▶ PROBLEM STATEMENT
Print only what runs from the line that includes "Trilocale in Via Alcide De Gasperi, Ivrea" to the end of the listing, word for word, and do not include any pictures.

▶ SUPPLIED RECORDS
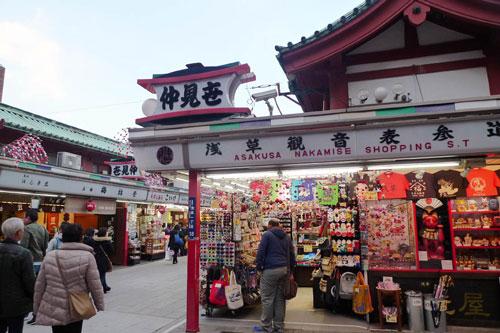Chợ đêm Asakusa có khoảng 100 gian hàng, bày bán nhiều loại đồ dùng phong phú. Nơi đây thường tấp nập vào đêm, các quầy hàng cũng được sắp xếpngăn nắp. Nằm trong khu phố cổ,Asakusa là một trong những chợ đồ cũ nhất định phải ghé khi đến Nhật Bản. Gần chợ cũng có nhiều điểm du lịch nổi tiếng nhưđền Senso ji, trung tâm mua sắm Nakamise hay nhà thuyền sông Sumida để du khách kết hợp tham quan, mua sắm.Ảnh: MMalkavian.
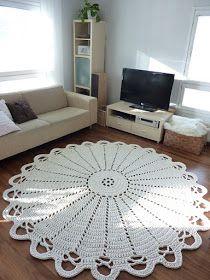 Tapetes de barbante bem grande e circular na sala de estar Crochet Mat, Crochet Carpet, Crochet Doilies, Tapete Doily, Doily Rug, Doily Patterns, Crochet Patterns, Knit Rug, Tapis Design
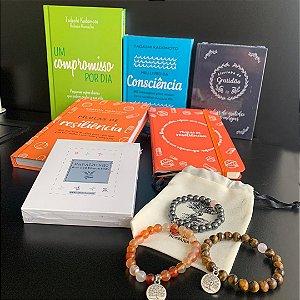 kit Resiliência - 4 Livros + 3 Pulseiras 1 Moleskine + 1 Baralhinho dos Sentimentos e Frete Grátis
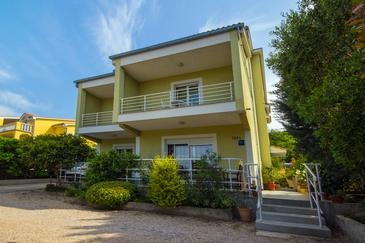 Crikvenica, Crikvenica, Property 5499 - Apartments with sandy beach.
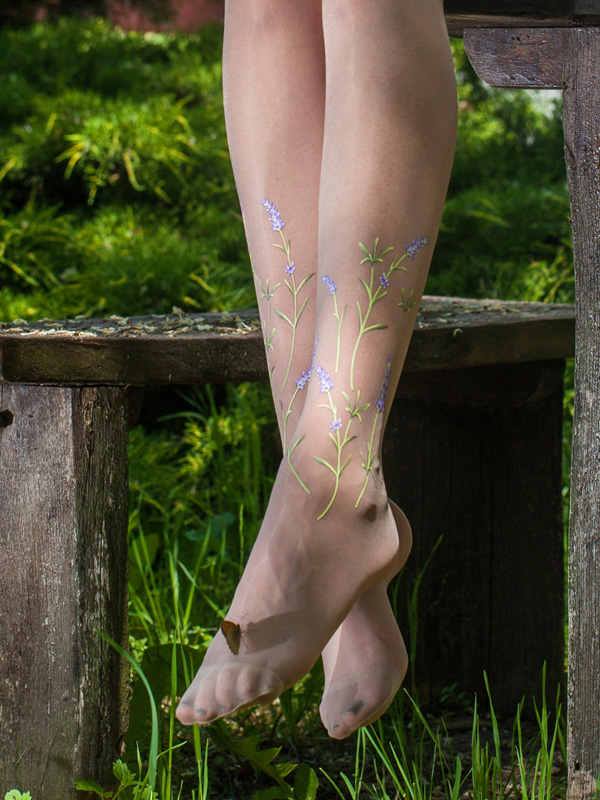 Lavender vintage wedding tights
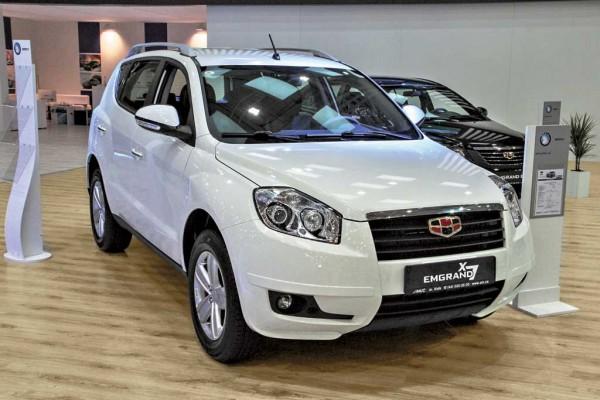 Geely Emgrand X7 появился в Украине, стоит 138 900 грн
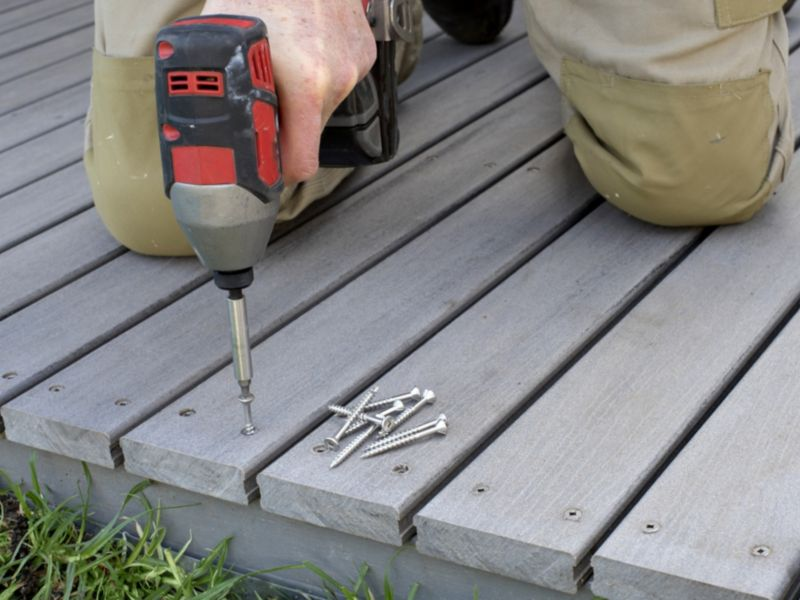 How to lay a raised deck
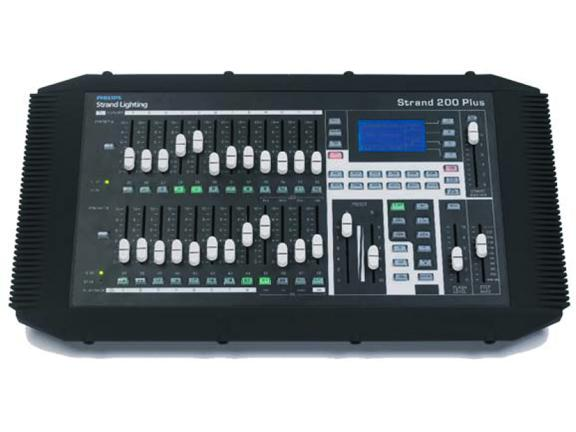 STRAND 200+ Series 12/24 DMX ohjain Advanced Manual Console with 240V power supply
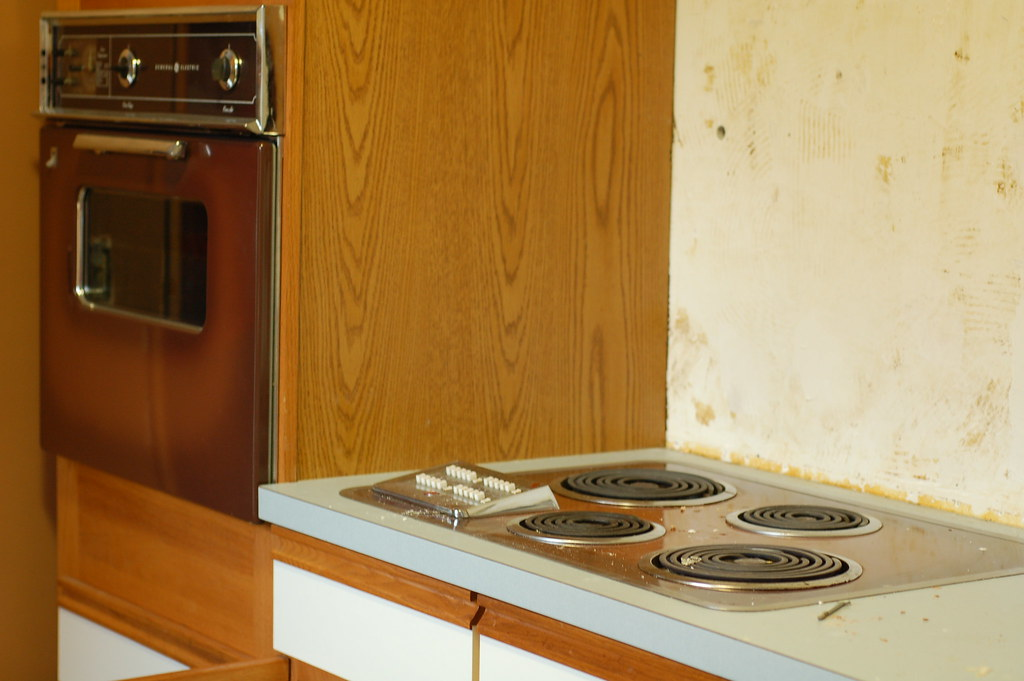 Goodbye ugly 1962 (not kidding) brown oven and cooktop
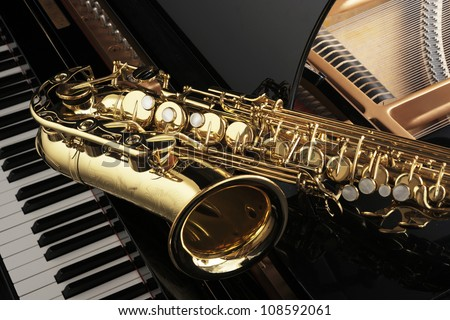 Alto saxophone on grand piano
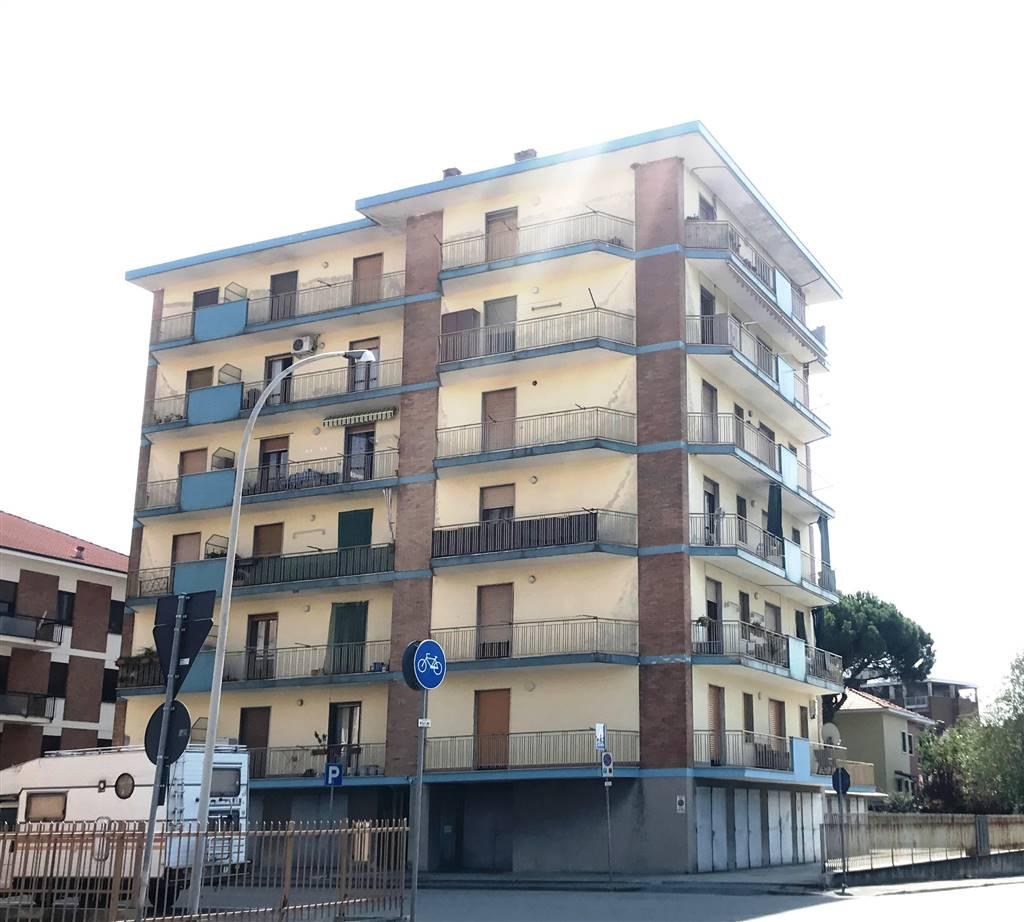 Trilocale in Via Alcide De Gasperi, Ivrea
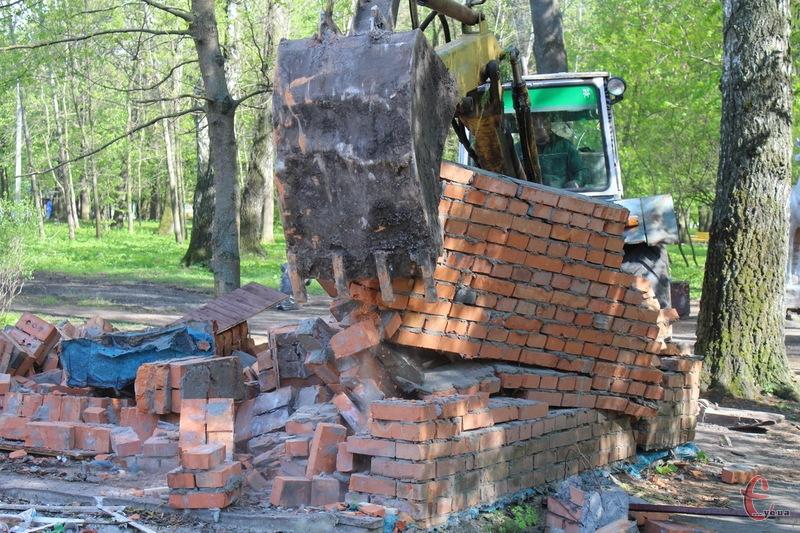 Скоріше за все, що на місці демонтованого кафе в парку Чекмана в Хмельницькому облаштують дитячий майданчик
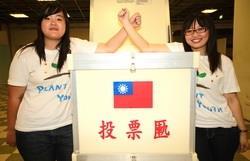 第16屆學生會會長日文二黃玉珊(圖左)及副會長化材二黃奕筑(圖右)。(攝影�曾煥元)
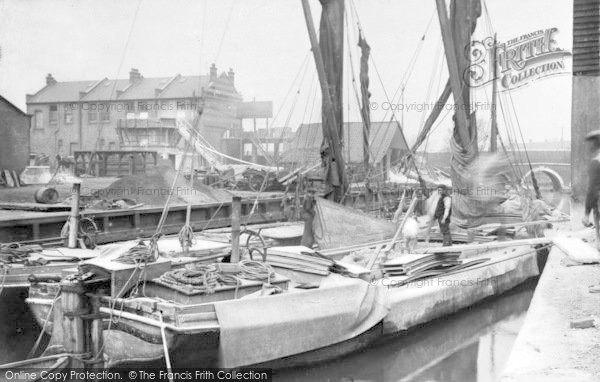 Photo of Ilford, Barges At The Wharves 1905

▶ ANSWER SECTION
 Trilocale in Via Alcide De Gasperi, Ivrea
 Скоріше за все, що на місці демонтованого кафе в парку Чекмана в Хмельницькому облаштують дитячий майданчик
 第16屆學生會會長日文二黃玉珊(圖左)及副會長化材二黃奕筑(圖右)。(攝影�曾煥元)
 Photo of Ilford, Barges At The Wharves 1905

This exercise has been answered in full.